Deep learning is a part of daily life, owing to its successes in computer vision and natural language processing. In these applications, the success of the model-free deep learning approach can be attributed to a lack of (mathematical) generative model. In yet other applications, the data is generated by a simple model and performance criterion mathematically precise and training/test samples infinitely abundant, but the space of algorithmic choices is enormous (example: chess). Deep learning has recently shown strong promise in these problems too (example: alphazero). In this talk, we study two canonical problems of great scientific and engineering interest through the lens of deep learning.
The first is reliable communication over noisy media where we successfully revisit classical open problems in information theory; we show that creatively trained and architected neural networks can beat state of the art on the AWGN channel with noisy feedback by a 100 fold improvement in bit error rate.

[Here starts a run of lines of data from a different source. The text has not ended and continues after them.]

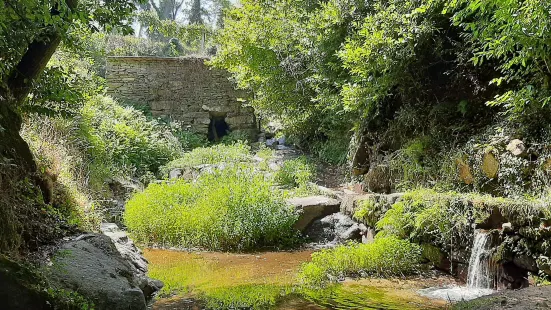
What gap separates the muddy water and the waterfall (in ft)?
1.52

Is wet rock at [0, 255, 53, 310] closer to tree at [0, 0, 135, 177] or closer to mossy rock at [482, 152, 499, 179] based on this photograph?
tree at [0, 0, 135, 177]

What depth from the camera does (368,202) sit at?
6.67 metres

The second is optimization and classification problems on graphs, where the key algorithmic challenge is scalable performance to arbitrary sized graphs. Representing graphs as randomized nonlinear dynamical systems via recurrent neural networks, we show that creative adversarial training allows one to train on small size graphs and test on much larger sized graphs (100~1000x) with approximation ratios that rival state of the art on a variety of optimization problems across the complexity theoretic hardness spectrum.
Apart from the obvious practical value, this study of mathematically precise problems sheds light on the mysteries of deep learning methods: training example choices, architectural design decisions and loss function/learning methodologies. Our (mostly) empirical research is conducted under the backdrop of a theoretical research program of understanding gated neural networks (eg: attention networks, GRU, LSTM); we show the first provably (globally) consistent algorithms to recover the parameters of a classical gated neural network architecture: mixture of experts (MoE).
Pramod Viswanath received the Ph.D. degree in electrical engineering and computer science from University of California at Berkeley in 2000. From 2000 to 2001, he was a member of research staff at Flarion technologies, NJ. Since 2001, he is on the faculty at University of Illinois at Urbana Champaign in Electrical and Computer Engineering, where he currently is a professor.
He received the Eliahu Jury Award from the EECS department of UC Berkeley in 2000, the Bernard Friedman Prize from the mathematics department of UC Berkeley in 2000, a NSF CAREER award in 2002, the Xerox faculty research award from the college of engineering of UIUC in 2010 and the Best Paper Award at the Sigmetrics conference in 2015. He is a coauthor, with David Tse, of the text Fundamentals of Wireless Communication, which has been used in over 60 institutions around the world. He is coinventor of the opportunistic beamforming method and codesigner of Flash-OFDM communication algorithms used in all fourth-generation cellular systems.
He was an Associate Editor of the IEEE Transactions on Information Theory from 2006 to 2008, the Technical Program co-chair of the Information Theory Workshops in 2010 and 2015 and the Technical Program co-chair of the Allerton conference in 2007 and 2008.
His current research interests are in machine learning and natural language processing. In the past he has worked on, and continues to hold interest in, information theory and its applications in various fields, including wireless communication and data privacy.